**TASK DIRECTIONS**
Please reproduce the rows below, replacing "photographer" with "camera operator" and keeping everything else the same.
━━ RECORDED INFORMATION
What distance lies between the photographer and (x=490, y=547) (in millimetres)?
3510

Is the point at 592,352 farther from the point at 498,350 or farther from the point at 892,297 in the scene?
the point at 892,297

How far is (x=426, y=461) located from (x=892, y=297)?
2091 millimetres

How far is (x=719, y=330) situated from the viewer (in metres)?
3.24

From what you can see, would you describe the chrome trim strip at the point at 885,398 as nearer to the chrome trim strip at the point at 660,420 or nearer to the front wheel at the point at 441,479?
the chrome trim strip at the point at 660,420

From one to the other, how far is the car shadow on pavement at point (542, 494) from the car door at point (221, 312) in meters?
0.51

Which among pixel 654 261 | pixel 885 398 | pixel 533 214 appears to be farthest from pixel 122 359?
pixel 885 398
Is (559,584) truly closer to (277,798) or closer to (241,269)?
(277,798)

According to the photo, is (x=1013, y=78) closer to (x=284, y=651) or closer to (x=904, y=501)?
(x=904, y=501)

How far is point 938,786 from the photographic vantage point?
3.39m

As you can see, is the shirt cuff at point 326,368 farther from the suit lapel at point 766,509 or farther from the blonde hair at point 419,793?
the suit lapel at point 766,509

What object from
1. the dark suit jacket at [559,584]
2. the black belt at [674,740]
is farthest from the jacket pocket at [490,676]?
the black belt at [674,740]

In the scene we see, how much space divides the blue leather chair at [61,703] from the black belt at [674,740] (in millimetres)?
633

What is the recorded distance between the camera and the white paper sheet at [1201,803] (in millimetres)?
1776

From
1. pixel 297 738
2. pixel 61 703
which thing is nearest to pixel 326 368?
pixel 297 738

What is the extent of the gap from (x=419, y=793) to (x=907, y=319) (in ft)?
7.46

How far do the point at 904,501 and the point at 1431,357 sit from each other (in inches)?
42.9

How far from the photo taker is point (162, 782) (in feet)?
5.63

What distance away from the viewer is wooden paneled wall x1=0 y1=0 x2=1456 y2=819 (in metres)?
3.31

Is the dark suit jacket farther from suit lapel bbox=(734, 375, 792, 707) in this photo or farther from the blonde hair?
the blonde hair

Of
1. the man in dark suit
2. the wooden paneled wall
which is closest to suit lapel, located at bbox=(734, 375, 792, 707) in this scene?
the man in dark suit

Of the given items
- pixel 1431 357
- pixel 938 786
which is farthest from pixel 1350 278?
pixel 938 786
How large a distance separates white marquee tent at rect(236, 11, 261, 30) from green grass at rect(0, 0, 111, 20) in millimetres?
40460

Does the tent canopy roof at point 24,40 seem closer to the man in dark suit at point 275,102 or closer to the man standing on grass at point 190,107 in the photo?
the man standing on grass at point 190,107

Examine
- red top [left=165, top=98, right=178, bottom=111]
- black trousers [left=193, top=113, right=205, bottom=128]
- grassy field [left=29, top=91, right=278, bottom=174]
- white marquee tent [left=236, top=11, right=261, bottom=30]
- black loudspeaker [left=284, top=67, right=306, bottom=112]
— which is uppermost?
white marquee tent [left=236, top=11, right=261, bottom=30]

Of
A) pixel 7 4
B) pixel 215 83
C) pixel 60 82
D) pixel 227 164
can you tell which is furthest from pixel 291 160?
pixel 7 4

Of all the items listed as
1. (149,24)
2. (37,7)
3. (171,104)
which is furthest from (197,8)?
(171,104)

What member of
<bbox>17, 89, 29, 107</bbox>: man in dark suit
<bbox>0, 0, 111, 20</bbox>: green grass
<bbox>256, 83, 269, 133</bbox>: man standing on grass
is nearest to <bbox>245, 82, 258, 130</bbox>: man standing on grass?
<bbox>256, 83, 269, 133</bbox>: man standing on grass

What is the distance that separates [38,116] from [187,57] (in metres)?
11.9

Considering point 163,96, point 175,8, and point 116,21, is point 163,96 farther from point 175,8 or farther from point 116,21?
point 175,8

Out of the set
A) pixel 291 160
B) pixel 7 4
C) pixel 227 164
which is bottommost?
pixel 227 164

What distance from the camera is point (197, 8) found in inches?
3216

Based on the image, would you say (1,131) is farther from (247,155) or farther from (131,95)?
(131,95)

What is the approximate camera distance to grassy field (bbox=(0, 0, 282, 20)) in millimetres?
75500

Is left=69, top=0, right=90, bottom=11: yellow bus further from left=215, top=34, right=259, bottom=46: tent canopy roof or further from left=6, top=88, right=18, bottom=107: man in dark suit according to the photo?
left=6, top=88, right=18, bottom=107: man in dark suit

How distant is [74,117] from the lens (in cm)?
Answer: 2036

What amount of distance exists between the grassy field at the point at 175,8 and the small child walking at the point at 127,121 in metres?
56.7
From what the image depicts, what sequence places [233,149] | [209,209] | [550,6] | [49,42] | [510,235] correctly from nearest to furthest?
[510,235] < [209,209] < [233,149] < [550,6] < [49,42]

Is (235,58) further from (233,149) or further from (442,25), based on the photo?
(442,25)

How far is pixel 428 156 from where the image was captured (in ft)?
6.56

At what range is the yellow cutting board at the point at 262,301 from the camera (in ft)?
━━━━
**RESULT FOR THIS EXERCISE**
What distance lies between the camera operator and (x=490, y=547) (in millimetres)?
3510

Is the point at 592,352 farther from the point at 498,350 or farther from the point at 892,297 in the scene?
the point at 892,297

How far is (x=426, y=461) located from (x=892, y=297)?
2091 millimetres

How far is (x=719, y=330) situated from the viewer (in metres)?
3.24

From what you can see, would you describe the chrome trim strip at the point at 885,398 as nearer to the chrome trim strip at the point at 660,420 or nearer to the front wheel at the point at 441,479?
the chrome trim strip at the point at 660,420

From one to the other, how far is the car shadow on pavement at point (542, 494) from the car door at point (221, 312) in meters?
0.51

Which among pixel 654 261 | pixel 885 398 | pixel 533 214 appears to be farthest from pixel 122 359?
pixel 885 398
Is (559,584) truly closer to (277,798) or closer to (241,269)?
(277,798)

According to the photo, is (x=1013, y=78) closer to (x=284, y=651) or closer to (x=904, y=501)?
(x=904, y=501)

How far is point 938,786 from the photographic vantage point?
3.39m

As you can see, is the shirt cuff at point 326,368 farther from the suit lapel at point 766,509 or farther from the blonde hair at point 419,793?
the suit lapel at point 766,509

What object from
1. the dark suit jacket at [559,584]
2. the black belt at [674,740]
is farthest from the jacket pocket at [490,676]?
the black belt at [674,740]

In the scene we see, how much space divides the blue leather chair at [61,703] from the black belt at [674,740] (in millimetres)?
633

What is the recorded distance between the camera and the white paper sheet at [1201,803] (in millimetres)?
1776

From
1. pixel 297 738
2. pixel 61 703
which thing is nearest to pixel 326 368?
pixel 297 738

What is the extent of the gap from (x=419, y=793) to (x=907, y=319) (in ft)?
7.46

How far do the point at 904,501 and the point at 1431,357 sit from each other (in inches)?
42.9

How far from the photo taker is point (162, 782) (in feet)?
5.63

What distance away from the viewer is wooden paneled wall x1=0 y1=0 x2=1456 y2=819 (in metres)?
3.31

Is the dark suit jacket farther from suit lapel bbox=(734, 375, 792, 707) in this photo or farther from the blonde hair?
the blonde hair

Of
1. the man in dark suit
2. the wooden paneled wall
which is closest to suit lapel, located at bbox=(734, 375, 792, 707) in this scene?
the man in dark suit

Of the given items
- pixel 1431 357
- pixel 938 786
which is farthest from pixel 1350 278?
pixel 938 786
How large a distance separates white marquee tent at rect(236, 11, 261, 30) from green grass at rect(0, 0, 111, 20) in millimetres?
40460

Does the tent canopy roof at point 24,40 seem closer to the man in dark suit at point 275,102 or closer to the man standing on grass at point 190,107 in the photo?
the man standing on grass at point 190,107

Examine
- red top [left=165, top=98, right=178, bottom=111]
- black trousers [left=193, top=113, right=205, bottom=128]
- grassy field [left=29, top=91, right=278, bottom=174]
- white marquee tent [left=236, top=11, right=261, bottom=30]
- black loudspeaker [left=284, top=67, right=306, bottom=112]
— which is uppermost?
white marquee tent [left=236, top=11, right=261, bottom=30]

Of
A) pixel 7 4
B) pixel 215 83
C) pixel 60 82
D) pixel 227 164
can you tell which is furthest from pixel 291 160?
pixel 7 4

Of all the items listed as
1. (149,24)
2. (37,7)
3. (171,104)
which is furthest from (197,8)?
(171,104)

What member of
<bbox>17, 89, 29, 107</bbox>: man in dark suit
<bbox>0, 0, 111, 20</bbox>: green grass
<bbox>256, 83, 269, 133</bbox>: man standing on grass
is nearest to <bbox>245, 82, 258, 130</bbox>: man standing on grass?
<bbox>256, 83, 269, 133</bbox>: man standing on grass

What is the distance that separates [38,116] from [187,57] (in metres)?
11.9

Considering point 163,96, point 175,8, and point 116,21, is point 163,96 farther from point 175,8 or farther from point 116,21?
point 175,8

Out of the set
A) pixel 291 160
B) pixel 7 4
C) pixel 227 164
which is bottommost?
pixel 227 164

What distance from the camera is point (197, 8) found in inches?
3216

Based on the image, would you say (1,131) is farther from (247,155) or farther from (131,95)?
(131,95)

What is the approximate camera distance to grassy field (bbox=(0, 0, 282, 20)) in millimetres?
75500

Is left=69, top=0, right=90, bottom=11: yellow bus further from left=215, top=34, right=259, bottom=46: tent canopy roof or further from left=6, top=88, right=18, bottom=107: man in dark suit according to the photo?
left=6, top=88, right=18, bottom=107: man in dark suit

How distant is [74,117] from the lens (in cm)?
Answer: 2036

What amount of distance exists between the grassy field at the point at 175,8 and the small child walking at the point at 127,121 in metres?
56.7
From what the image depicts, what sequence places [233,149] | [209,209] | [550,6] | [49,42] | [510,235] correctly from nearest to furthest?
[510,235] < [209,209] < [233,149] < [550,6] < [49,42]

Is (235,58) further from (233,149) or further from (442,25), based on the photo?
(442,25)

How far is pixel 428 156 from where the image was captured (in ft)?
6.56

At what range is the yellow cutting board at the point at 262,301 from the camera (in ft)?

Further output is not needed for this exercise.